*** Opening The data ***

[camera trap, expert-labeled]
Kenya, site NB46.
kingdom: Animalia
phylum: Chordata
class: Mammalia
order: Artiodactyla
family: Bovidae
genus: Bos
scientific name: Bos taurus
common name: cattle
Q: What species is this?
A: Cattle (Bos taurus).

*** Closing The data ***
*** Opening The data ***

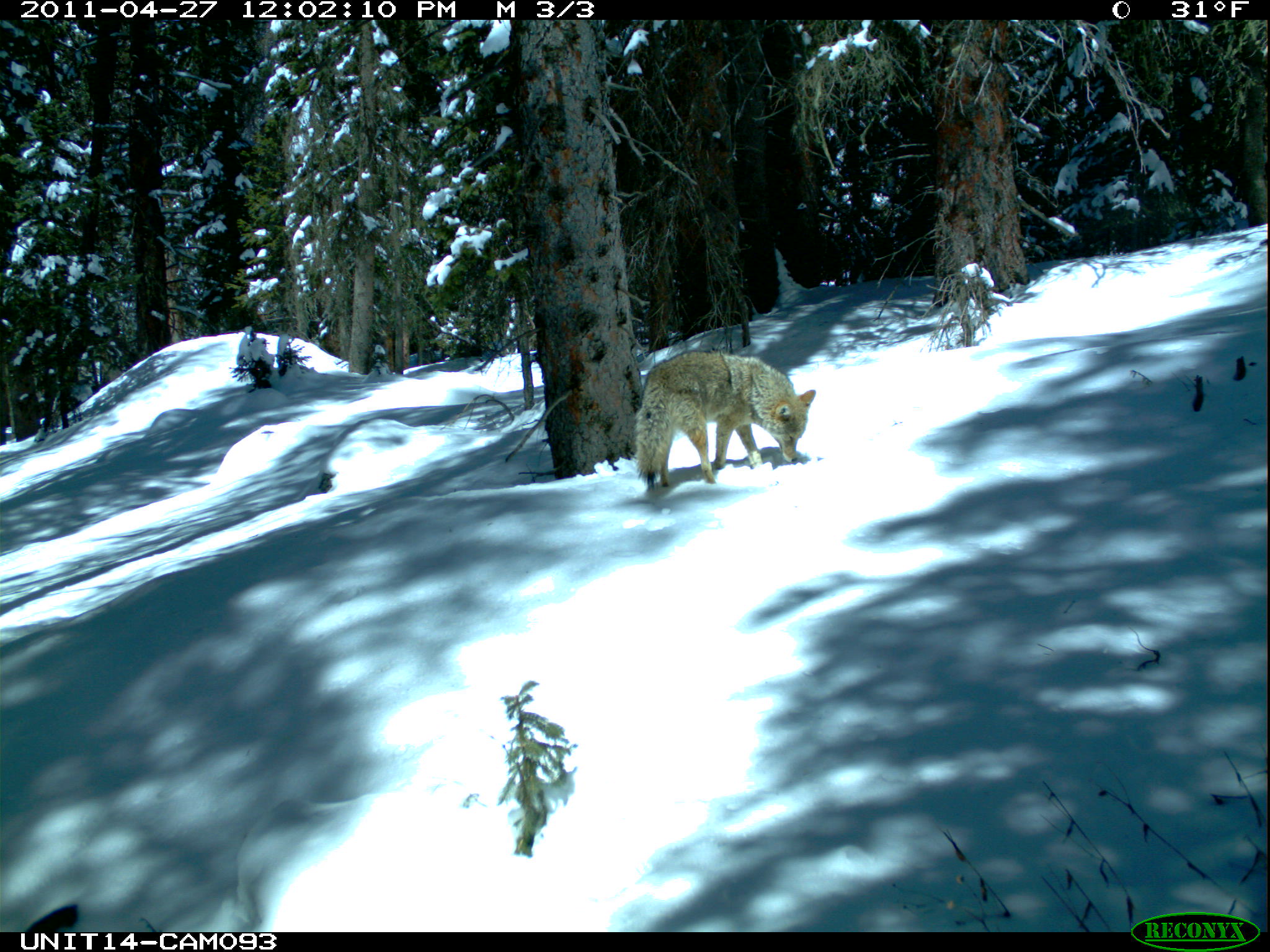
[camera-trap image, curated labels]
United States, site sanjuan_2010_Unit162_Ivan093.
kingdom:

*** Closing The data ***

Across the whole listing above, tally each line where the string "trap" occurs, and give the number and nothing more.

● Exercise answer:
2